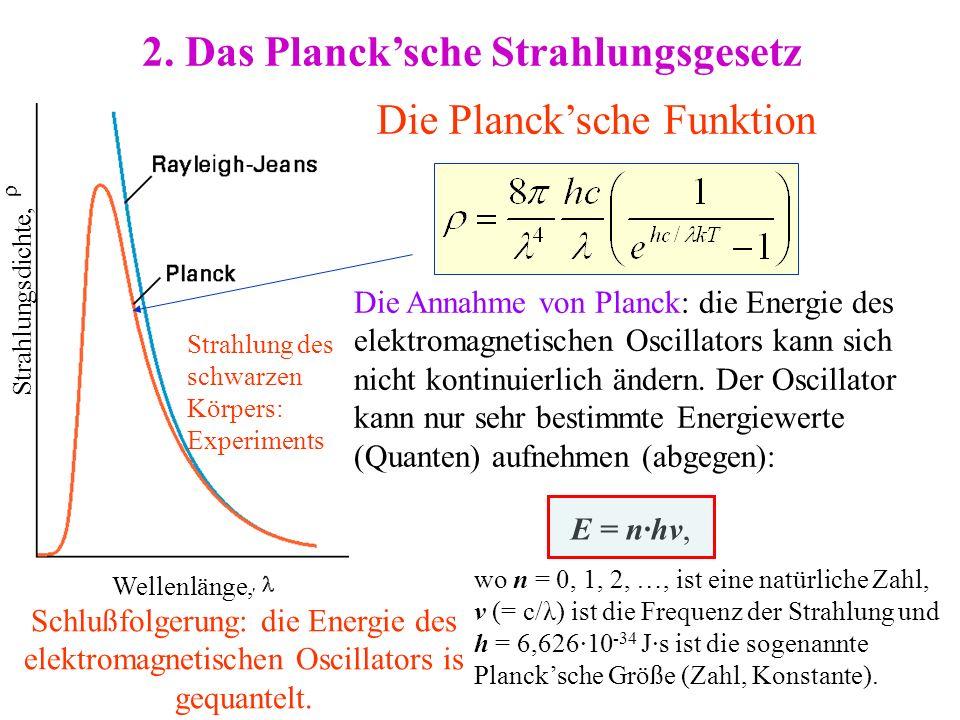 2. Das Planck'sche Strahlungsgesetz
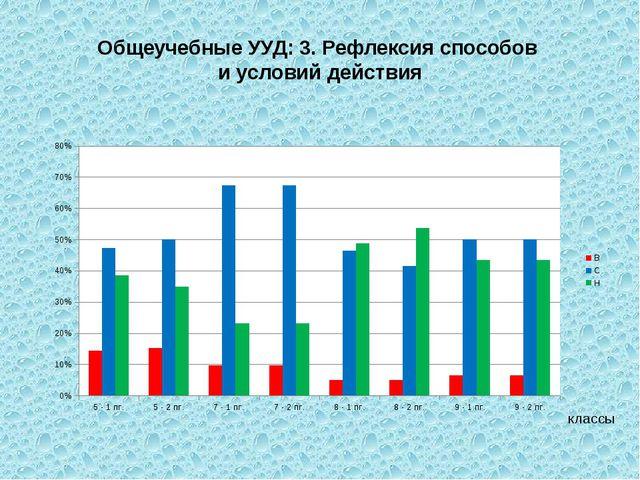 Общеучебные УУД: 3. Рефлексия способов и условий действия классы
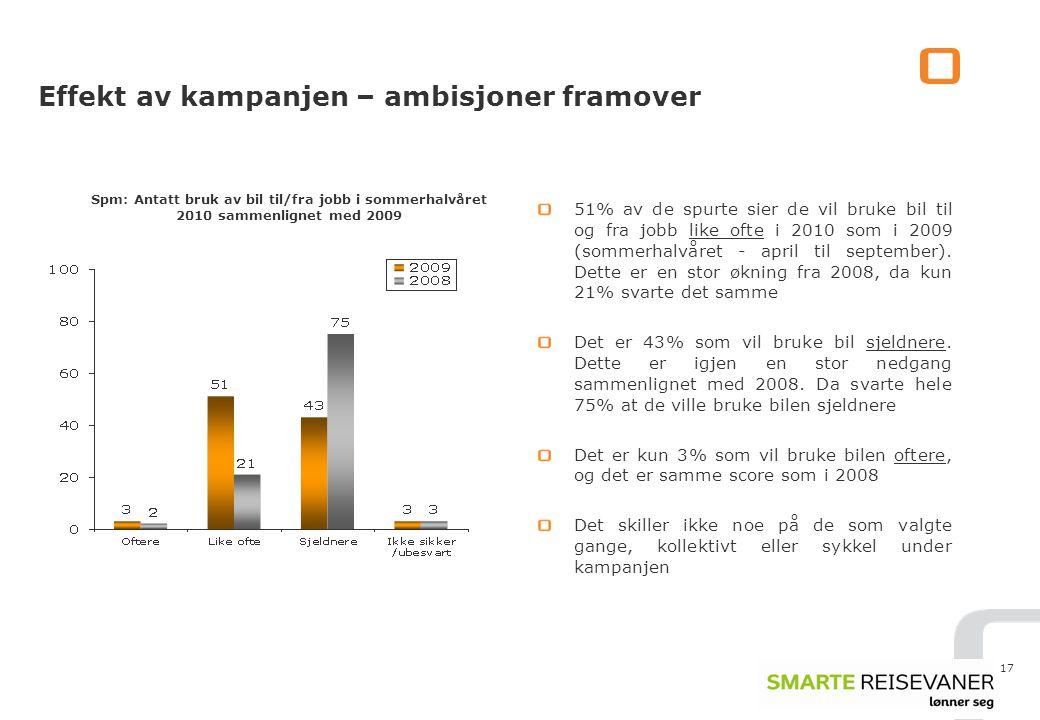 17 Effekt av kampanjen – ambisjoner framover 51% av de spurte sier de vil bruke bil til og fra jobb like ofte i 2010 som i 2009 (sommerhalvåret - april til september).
************
Output the material above verbatim but exclude each picture.

 2. Das Planck'sche Strahlungsgesetz
 Общеучебные УУД: 3. Рефлексия способов и условий действия классы
 17 Effekt av kampanjen – ambisjoner framover 51% av de spurte sier de vil bruke bil til og fra jobb like ofte i 2010 som i 2009 (sommerhalvåret - april til september).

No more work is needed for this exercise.